SAN BENEDETTO DEL TRONTO – Alla guida del Comune fino alla primavera del 2016. Giovanni Gaspari avrebbe ribadito questa intenzione alla sua maggioranza nel corso della riunione di mercoledì sera.
Una volontà che, se confermata, escluderebbe definitivamente il sindaco dalla corsa per un posto in consiglio regionale, a tutto vantaggio dell’assessore Fabio Urbinati, nome che i renziani sposano da mesi.
Ma per ora tutto è fermo, almeno fino a quando non verrà individuato il candidato alla presidenza di Palazzo Raffaello. Gli aspiranti consiglieri restano così in stand-by, senza sbilanciarsi troppo, perché le carte in tavola potrebbero mutare in base alle mosse del partito.
Il Pd ha tempo sino al weekend per individuare una figura capace di accontentare tutte le anime, altrimenti verrà immediatamente indetta la data delle primarie.

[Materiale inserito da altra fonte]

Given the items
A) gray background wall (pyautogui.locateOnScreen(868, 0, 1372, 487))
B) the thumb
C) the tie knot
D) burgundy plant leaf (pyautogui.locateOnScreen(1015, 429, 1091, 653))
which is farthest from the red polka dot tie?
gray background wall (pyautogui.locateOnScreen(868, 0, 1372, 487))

Le chance del sindaco sambenedettese sono strettamente legate alle sorti di Gian Mario Spacca, ad oggi tagliato fuori dai giochi. Una fronda degli iscritti ritiene inoltre non spendibile l’immagine del primo cittadino a livello mediatico, considerata la sua recente condanna in Appello da parte della Corte dei Conti. Ci sono poi i Socialisti, che mettono il veto sul terzo mandato del governatore uscente e intendono riproporre per le elezioni il ticket con i Verdi, varato con successo nel 2011.
Durante il confronto si è pure buttato un occhio alle Amministrative dell’anno prossimo. Il centrosinistra intenderebbe costituire tavoli di lavoro pubblici (già promessi dalla segretaria Pd Sabrina Gregori in campagna elettorale e mai varati) per la realizzazione del programma di mandato. Verrebbero invitati professionisti ed esponenti culturali, anche non iscritti, per dare consigli sulla città del domani.
Nel frattempo, il Pd dovrà abbandonare la sede di Via Balilla. Il trasloco partirà domenica prossima, all’indomani dello sfratto inoltrato dal Comune di Montalto, proprietario del locale. Il contratto fu stipulato nel 2006 dall’associazione Uniti dell’Ulivo e il buco ammonterebbe a 8 mila euro.
Una cifra contestata dal Pd, che rimarca le distanze da quell’operazione e riconosce l’esistenza di arretrati, ma non superiore ai 4 mila euro. Il partito, che pagava un affitto di 225 euro al mese, può comunque contare sulla struttura di Via Manara, di cui è proprietario.